> [TASK BRIEF] Please, could you print all the lines below exactly, leaving out the pictures?

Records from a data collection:
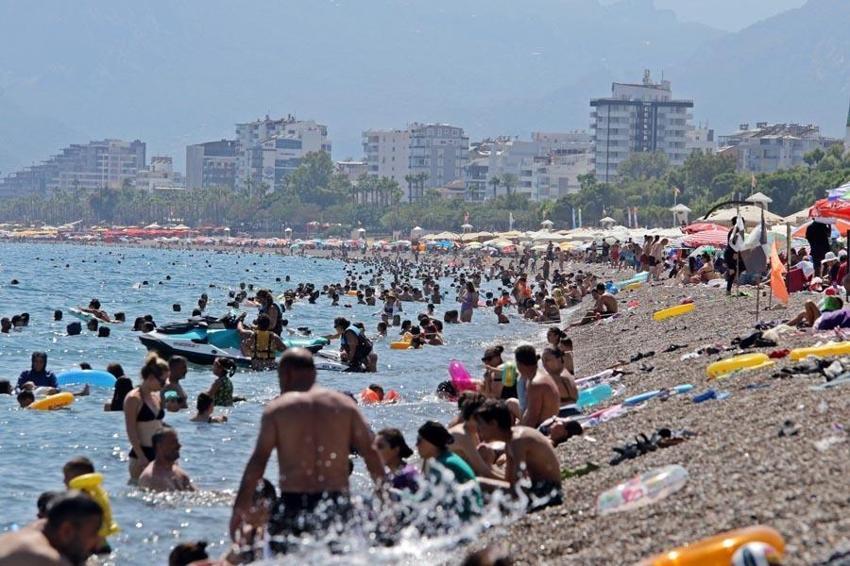 Antalya’nın denizi bile yanıyor: Alev esen rüzgar sokakları boşalttı. Termometreler 45, deniz suyu 32 derece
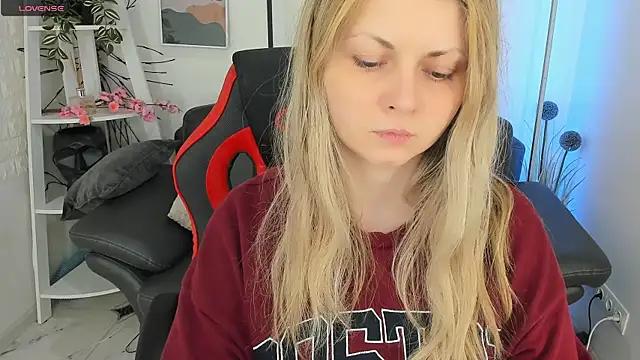 Check out our webcam shows gallery and message on a personal level with our sweet squirt cams hosts, showing off their natural physiques and sex toys.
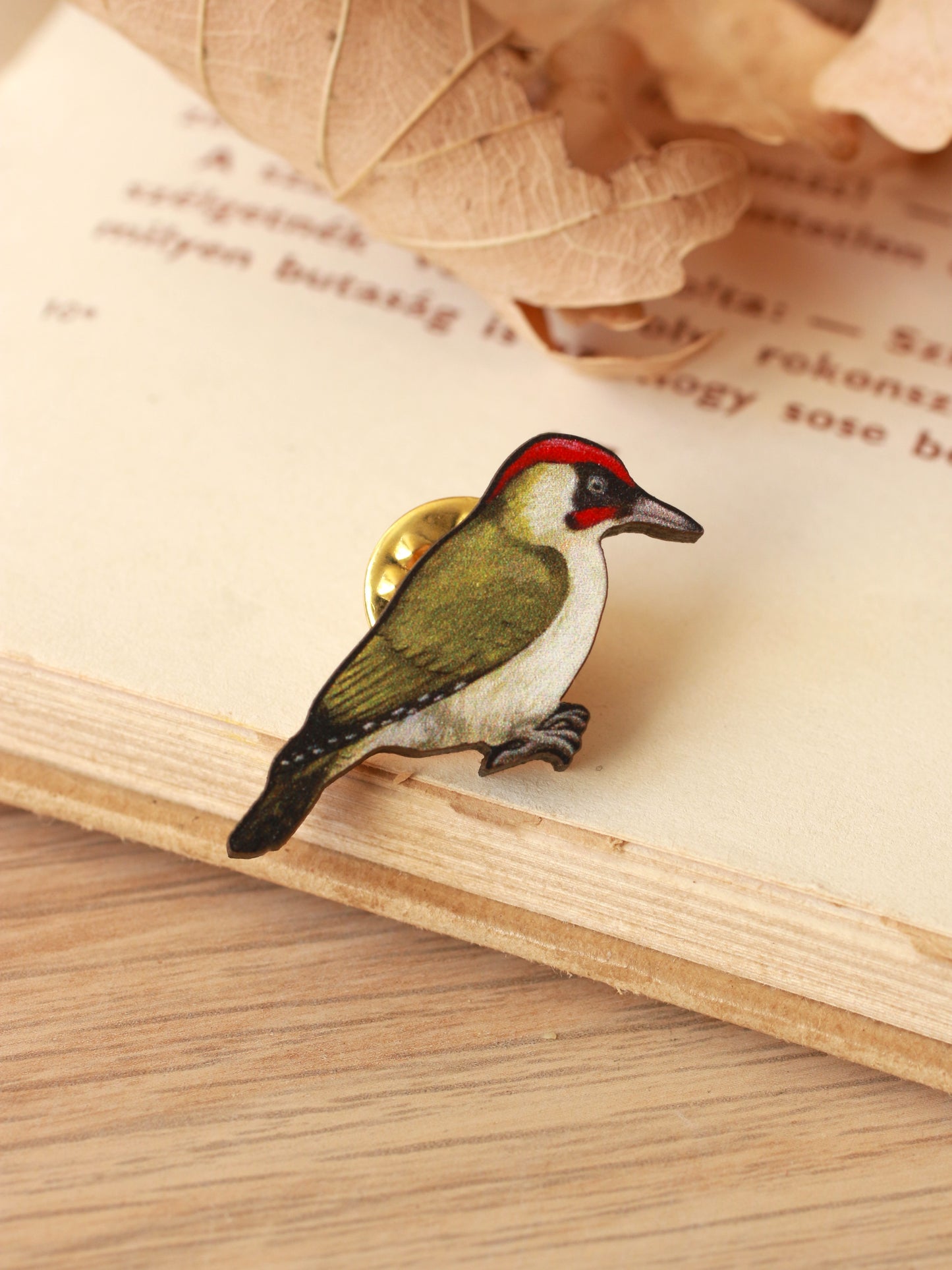 Green woodpecker pin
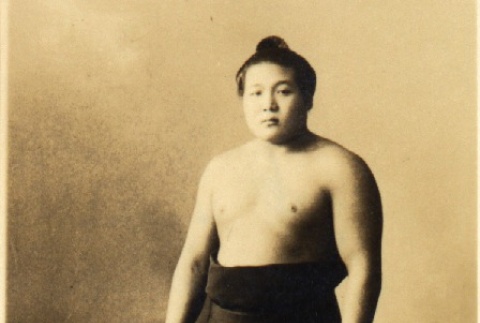 Sumo wrestler (ddr-njpa-4-2025)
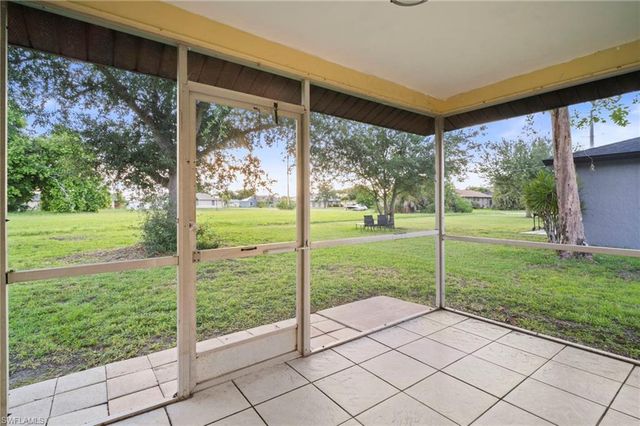 4406 santa barbara BLVD B, Cape Coral, FL 33914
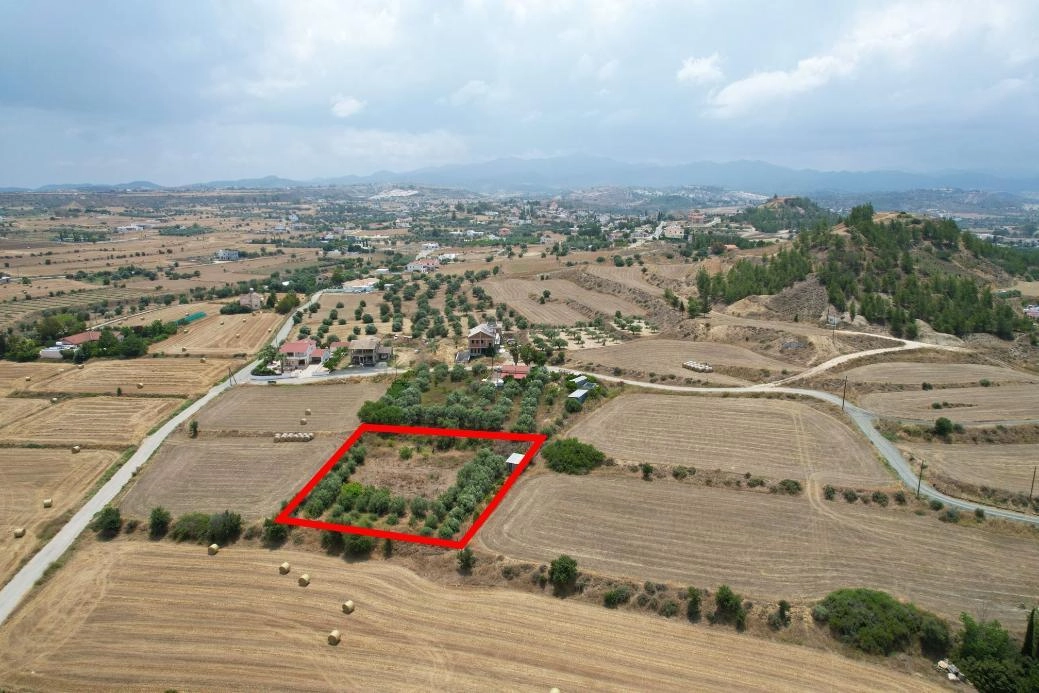 2,342m² Plot for Sale in Pera, Nicosia District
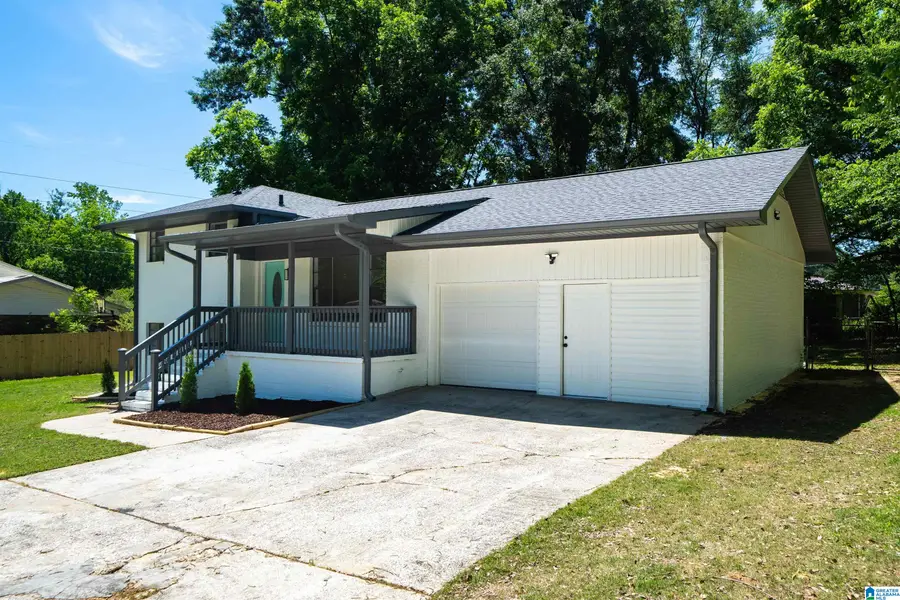 607 FAIRLAWN CIRCLE, Hueytown, AL 35023 - #3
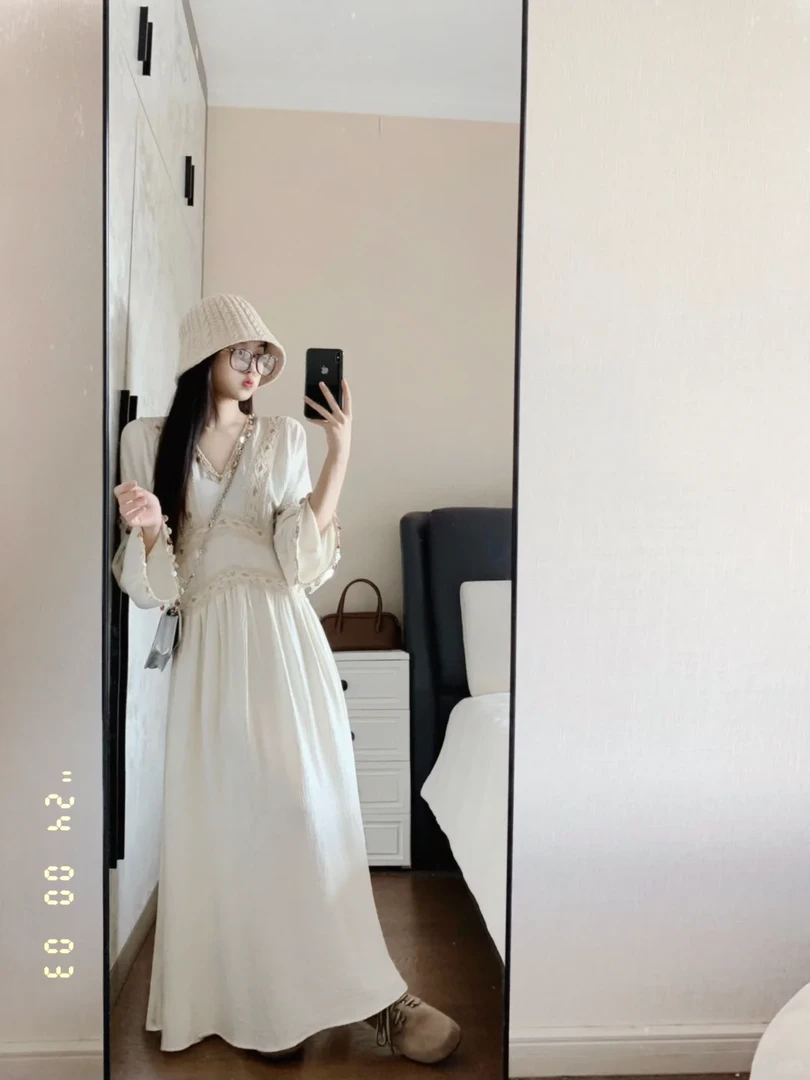 重工新中式v领连衣裙女春季新款超好看设计感高端精致法式长裙子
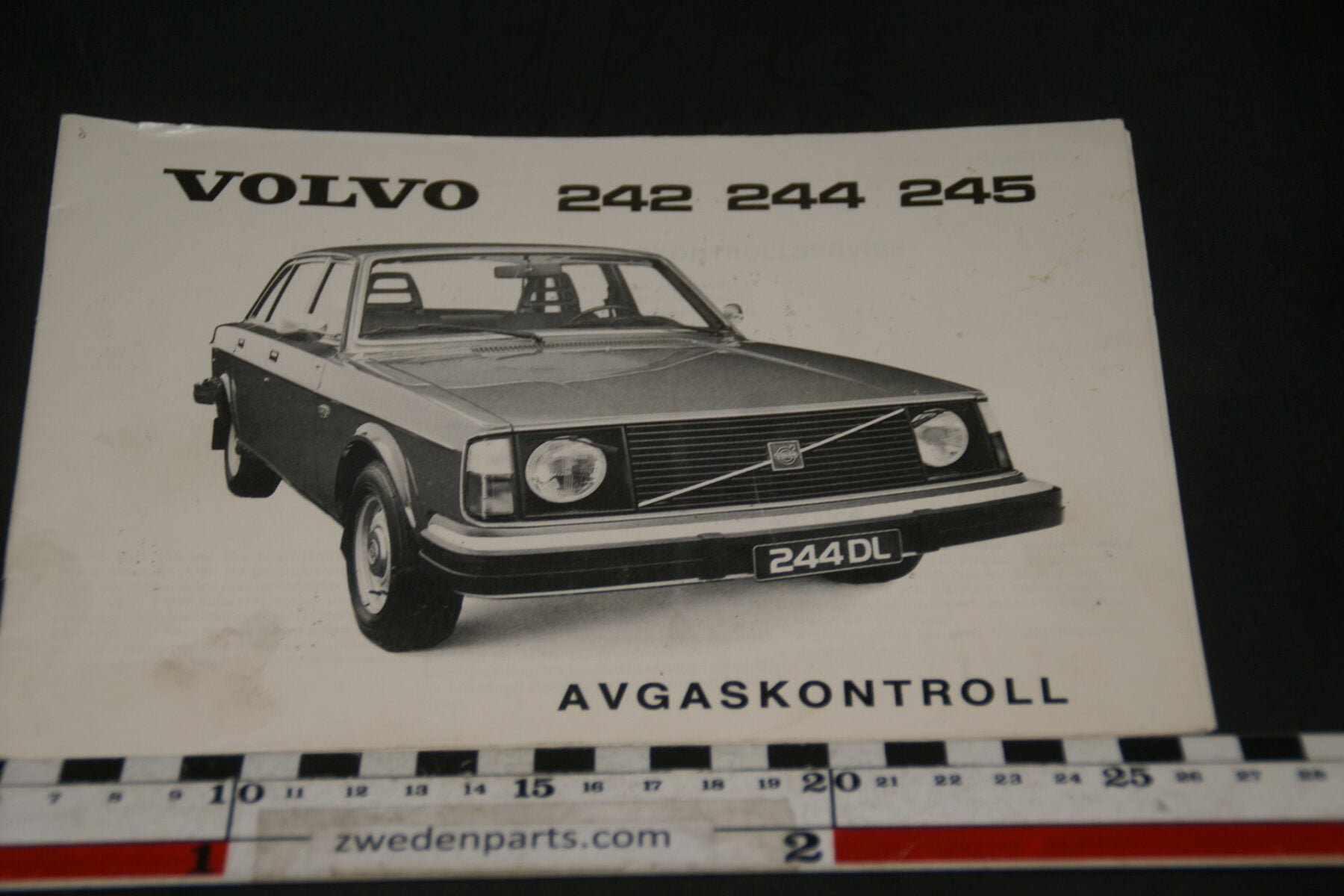 DSC07036 1975 origineel Volvo 242 244 245  Avgaskontroll  instruktionsbok TP 1300-2 Svenskt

> [ANSWER FOR THIS EXERCISE]
 Antalya’nın denizi bile yanıyor: Alev esen rüzgar sokakları boşalttı. Termometreler 45, deniz suyu 32 derece
 Check out our webcam shows gallery and message on a personal level with our sweet squirt cams hosts, showing off their natural physiques and sex toys.
 Green woodpecker pin
 Sumo wrestler (ddr-njpa-4-2025)
 4406 santa barbara BLVD B, Cape Coral, FL 33914
 2,342m² Plot for Sale in Pera, Nicosia District
 607 FAIRLAWN CIRCLE, Hueytown, AL 35023 - #3
 重工新中式v领连衣裙女春季新款超好看设计感高端精致法式长裙子
 DSC07036 1975 origineel Volvo 242 244 245  Avgaskontroll  instruktionsbok TP 1300-2 Svenskt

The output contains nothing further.